I was wondering if there is anything that I can do so that I can monitor the Unix server remotely, bypassing the firewall. Then I stumbled upon the idea – why not use Twitter to achieve it ??

I came out with the code to do that in roughly 1 hour. It may not be perfect, but at least it achieved what I wanted to do.

Using the program, I can monitor my server remotely. Below is a screenshot of the output using WinTwit

By sending the command starting with “RUN@”, it will be executed by a Java process running on the server. The output will be sent back to Twitter and get refreshed at WinTwit.

To start with, you need to configure the proxy server, proxy port, and your Twitter settings in the properties file.

twitter.user.name=
twitter.user.password=

twitter.check.interval.seconds=5

http.proxyHost=
http.proxyPort=

TwitterPoller loads the properties from the configuration file, and starts TwitterExecutor, which is a Java TimerTask.

public static void main(String args[]) {
    try {
        Properties systemSettings = = System.getProperties();
        systemSettings.load(
        TwitterExecutor.class.getResourceAsStream(
        CONFIG_FILE));
        System.setProperties(systemSettings);
        long interval =
          Long.parseLong(System.getProperty(CHECK_INTERVAL));
        Timer timer = new Timer();
        timer.schedule(new TwitterExecutor(), 0, interval * 1000);
    } catch (IOException e) {
        System.err.println(e.getMessage());
        e.printStackTrace();
    }
}

In TwitterExecutor, I poll Twitter, run the command, and send back the results to Twitter.

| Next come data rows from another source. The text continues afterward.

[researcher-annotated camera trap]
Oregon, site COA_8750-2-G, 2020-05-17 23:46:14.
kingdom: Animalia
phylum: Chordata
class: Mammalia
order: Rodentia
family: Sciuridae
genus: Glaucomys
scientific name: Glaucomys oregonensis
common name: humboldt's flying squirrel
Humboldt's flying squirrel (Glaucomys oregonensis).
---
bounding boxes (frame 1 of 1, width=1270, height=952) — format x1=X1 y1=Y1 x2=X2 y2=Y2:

Twitter twitter = new Twitter(userName, password);
Twitter.Status status = twitter.getStatus(userName);
if (status.getText().startsWith(EXEC_PATTERN)) {
    String cmds[] = status.getText().split(EXEC_PATTERN);
    String cmd = "";
    for (String str : cmds) {
        cmd += str;
    }
    System.out.println("Running command: " + cmd);
    ExecutorResult result = execute(cmd);
    System.out.println("Output: " + result.getOutput());
    System.out.println("Exit: " + result.getExitStatus());
    if (result.getOutput() != null) {
        String output = result.getOutput();
        if (output.length() > 130) {
            int count = output.length() % 130;
            for (int i = 0; i < count; i++) {
                int startIndex = i * 130;
                int endIndex = (i * 130) + 130;
                if (endIndex > output.length())
                   endIndex = output.length() - 1;
                String text =
                   output.substring(startIndex, endIndex);
                twitter.updateStatus(text);
            }
        } else {
            twitter.updateStatus(output);
        }
    }
} else {
    System.out.println("Not a command: " + status.getText());
}

The Java program size is very small. It takes very little memory and has no other dependencies. All you need is JDK 1.5.

The jar file twittersh.jar and config.properties are all you need. To run it,

java -cp <path to config.properties folder>:<path>/twittersh.jar
           com.twt.twitter.TwitterPoller

Note:

  1. This code is developed in a short time frame, and may not be bug free.
  2. The program is actually a backdoor which violates company security policies. I would advise that you use it wisely.